• **Required action 1**: In the article on Now That's What I Call Music!, why did Virgin and EMI put big-name acts on the first compilation together with lesser-known artists?
• **Required action 2**: Sum up the article on Now That's What I Call Music! in two sentences.
• **Required action 3**: Resume the article on Now That's What I Call Music! from the point where it stops.

11 Things You Might Not Know About Now That's What I Call Music!


Whether it was a late-night television commercial or a Walmart display, chances are you've come across Now That's What I Call Music! These greatest-hits compilation CDs debuted in the U.S. in 1998 and feature track lists made up of the hottest singles in music. And while the 69th installment was released earlier this year, the brand is actually much older across the pond. For a closer look at this best-of series—including why a pig was involved in its creation—check out our liner notes.

  1. Now That's What I Call Music! was created in the UK.

The back cover of the first Now That's What I Call Music! album, which included a picture of the vintage poster that inspired its name.

The back cover of the first Now That's What I Call Music! album, which included a picture of the vintage poster that inspired its name.

Bradford Timeline, Flickr // CC BY-NC 2.0

Now That's What I Call Music! didn't originate in the United States. The brand actually dates back to 1983, when UK record labels Virgin Records and EMI teamed up to create a compilation of popular acts under contract, like Phil Collins, Tina Turner, and UB40. The idea was that the bigger names would draw attention to lesser-known artists included.

  1. The name Now That's What I Call Music was inspired by a poster of a pig.

While executives at Virgin were brainstorming possible titles for the release, they took note of a poster for Danish bacon that Virgin founder Richard Branson had bought from a general store as a novelty. The poster featured a singing chicken and a pig who was apparently happy with what he was hearing. Above the pig, a caption read: "Now. That's what I call music." That's what Virgin decided to call the record.

• **Source material**:
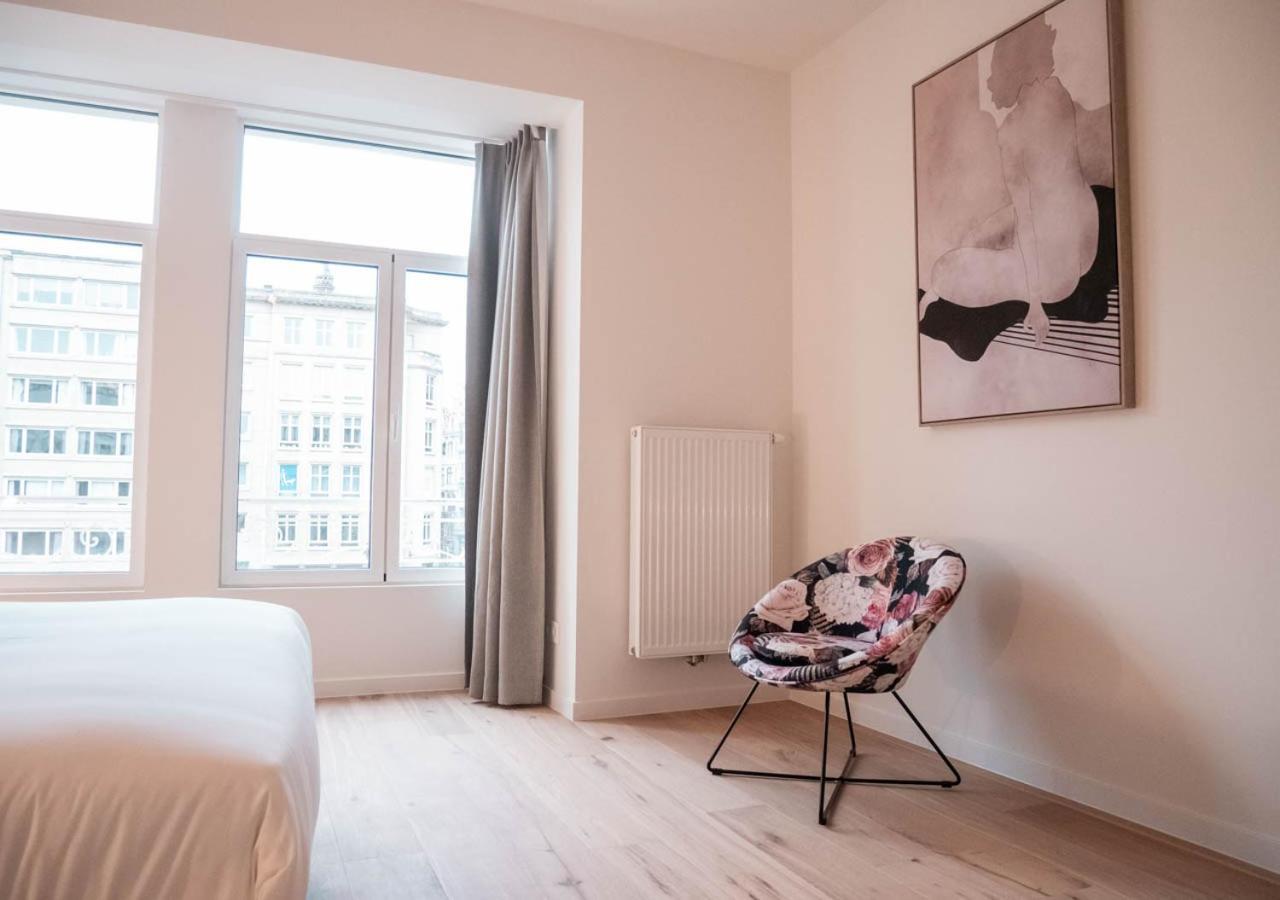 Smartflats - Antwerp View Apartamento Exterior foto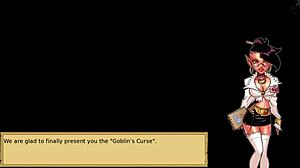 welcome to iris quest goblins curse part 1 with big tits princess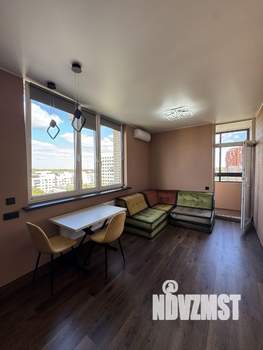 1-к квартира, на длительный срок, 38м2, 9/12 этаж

• **Expected answer 1**: The idea was that the bigger names would draw attention to the lesser-known artists on the same record.

• **Expected answer 2**: Now That's What I Call Music! is a greatest-hits compilation series that debuted in the U.S. in 1998, but it began in the UK in 1983, when Virgin Records and EMI teamed up to collect popular acts under contract so that bigger names would draw attention to lesser-known artists. Its name came from a Danish bacon poster that Richard Branson had bought as a novelty, which showed a pig beneath the caption "Now. That's what I call music."

• **Expected answer 3**:
  1. Each Now That's What I Call Music! album is meant to be a time capsule.

The first Now That's What I Call Music! album, which was released in November 1983.

The first Now That's What I Call Music! album, which was released in November 1983.

Bradford Timeline, Flickr // CC BY-NC 2.0

The first UK installment of Now That's What I Call Music! sold 900,000 copies and was a huge success. From that point on, three albums were released annually, and the selection process has largely remained the same. Jeff Moskow, who oversees the tracks for the U.S. edition, told TIME in 2014 that the brand's priority is to provide a snapshot of popular music in a given era. Moskow looks at radio play, album sales, and streaming figures as well as social media followings to determine what's relevant in the culture. "You're supposed to be able to grab Now 4 or Now 25 or Now 50 and appreciate the music of that particular moment," he said. "Now is meant to give you that picture."

  1. No one was sure Now That's What I Call Music! would work in the U.S.

Now spent 15 years in the UK before Sony and Universal, which jointly produce the albums, decided to bring it to the United States in 1998. At that time, U.S. retail outlets didn't necessarily have shelf space devoted to compilation CDs—plus, different record labels rarely worked together. Producers had to convince them that including popular songs wouldn't cannibalize an artist's own album sales—instead, it would likely have the opposite effect, bringing new listeners to acts they might not have been exposed to otherwise.

  1. Not all artists are interested in participating in Now That's What I Call Music!.

In order for a track to appear on a Now release, record labels and artists need to give their consent. Speaking with Thrillist in 2017, Moskow said that younger artists tend to be more enthusiastic about getting their music out to a wider audience, while more accomplished artists who have perhaps been around a little longer are more "pensive" and reluctant to offer permission. Bruce Springsteen is one example of an artist who has yet to say yes to Now.

  1. There's no cursing allowed on Now CD tracks.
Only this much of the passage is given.